Sayfa alıntısı:
%%

Bu yazı yazılırken Akdeniz’de halen devam eden askeri operasyonda, İsrail Savunma Kuvvetleri (IDF), Gazze ablukasını kırmaya çalışan Küresel Sumud Filosu’na ait en az on üç gemiyi durdurmuş durumda.
IDF’nin eylemleri, İsrail’in uluslararası hukuku açıkça ihlal ettiği saldırıların bir parçasıdır. Gemiler, İsrail’in Gazze Şeridi’ne uyguladığı ve başlı başına yasa dışı olan ablukayı sürdürmek amacıyla uluslararası sularda saldırıya uğradı ve ele geçirildi.

%%

Yönerge A:
Lütfen kayıtlarda "If you compare" ifadesini içeren satırdan kayıtların son satırına kadar, her iki uç da dahil, bütün satırları birebir kopyalayın.
Bu kayıtların metinle hiçbir ilgisi yoktur.

(Bir koleksiyondan alınmış kayıtlar)
%%

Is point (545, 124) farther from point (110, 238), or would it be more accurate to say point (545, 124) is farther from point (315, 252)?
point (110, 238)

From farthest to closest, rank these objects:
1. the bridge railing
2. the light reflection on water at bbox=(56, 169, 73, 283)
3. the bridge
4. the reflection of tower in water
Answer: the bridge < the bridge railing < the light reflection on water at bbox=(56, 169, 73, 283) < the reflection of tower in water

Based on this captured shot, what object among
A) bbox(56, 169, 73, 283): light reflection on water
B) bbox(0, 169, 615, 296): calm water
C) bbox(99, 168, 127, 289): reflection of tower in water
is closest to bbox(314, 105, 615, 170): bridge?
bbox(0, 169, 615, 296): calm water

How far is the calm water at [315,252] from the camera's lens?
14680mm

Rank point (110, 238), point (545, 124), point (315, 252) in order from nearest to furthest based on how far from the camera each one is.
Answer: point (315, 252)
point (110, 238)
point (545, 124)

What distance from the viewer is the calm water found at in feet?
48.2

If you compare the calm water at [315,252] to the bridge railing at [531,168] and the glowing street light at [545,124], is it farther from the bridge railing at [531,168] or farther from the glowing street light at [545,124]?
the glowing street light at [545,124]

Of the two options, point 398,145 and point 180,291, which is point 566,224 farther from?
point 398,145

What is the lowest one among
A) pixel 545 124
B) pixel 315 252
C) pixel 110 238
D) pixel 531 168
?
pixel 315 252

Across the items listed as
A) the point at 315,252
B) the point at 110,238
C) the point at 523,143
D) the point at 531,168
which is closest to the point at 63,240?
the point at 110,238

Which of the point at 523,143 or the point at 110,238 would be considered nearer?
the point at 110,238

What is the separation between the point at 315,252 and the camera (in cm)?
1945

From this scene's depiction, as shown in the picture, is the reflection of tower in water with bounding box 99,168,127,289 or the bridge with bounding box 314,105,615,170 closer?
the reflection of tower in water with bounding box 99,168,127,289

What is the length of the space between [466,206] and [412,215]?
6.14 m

%%

Yönerge B:
Şu ifadelerin metinle uyuşup uyuşmadığını belirtin; her biri için evet ya da hayır yazıp metindeki belirleyici sözcükleri tırnak içinde aynen aktarın: (i) IDF, Küresel Sumud Filosu'na ait en az on üç gemiyi durdurmuştur. (ii) Gemiler İsrail karasularında ele geçirilmiştir. (iii) Söz konusu askeri operasyon Karadeniz'de sürmektedir.

Çözüm A:
If you compare the calm water at [315,252] to the bridge railing at [531,168] and the glowing street light at [545,124], is it farther from the bridge railing at [531,168] or farther from the glowing street light at [545,124]?
the glowing street light at [545,124]

Of the two options, point 398,145 and point 180,291, which is point 566,224 farther from?
point 398,145

What is the lowest one among
A) pixel 545 124
B) pixel 315 252
C) pixel 110 238
D) pixel 531 168
?
pixel 315 252

Across the items listed as
A) the point at 315,252
B) the point at 110,238
C) the point at 523,143
D) the point at 531,168
which is closest to the point at 63,240?
the point at 110,238

Which of the point at 523,143 or the point at 110,238 would be considered nearer?
the point at 110,238

What is the separation between the point at 315,252 and the camera (in cm)?
1945

From this scene's depiction, as shown in the picture, is the reflection of tower in water with bounding box 99,168,127,289 or the bridge with bounding box 314,105,615,170 closer?
the reflection of tower in water with bounding box 99,168,127,289

What is the length of the space between [466,206] and [412,215]?
6.14 m

Çözüm B:
(i) Evet: "en az on üç gemiyi durdurmuş durumda"
(ii) Hayır: "uluslararası sularda saldırıya uğradı ve ele geçirildi"
(iii) Hayır: "Akdeniz’de halen devam eden askeri operasyonda"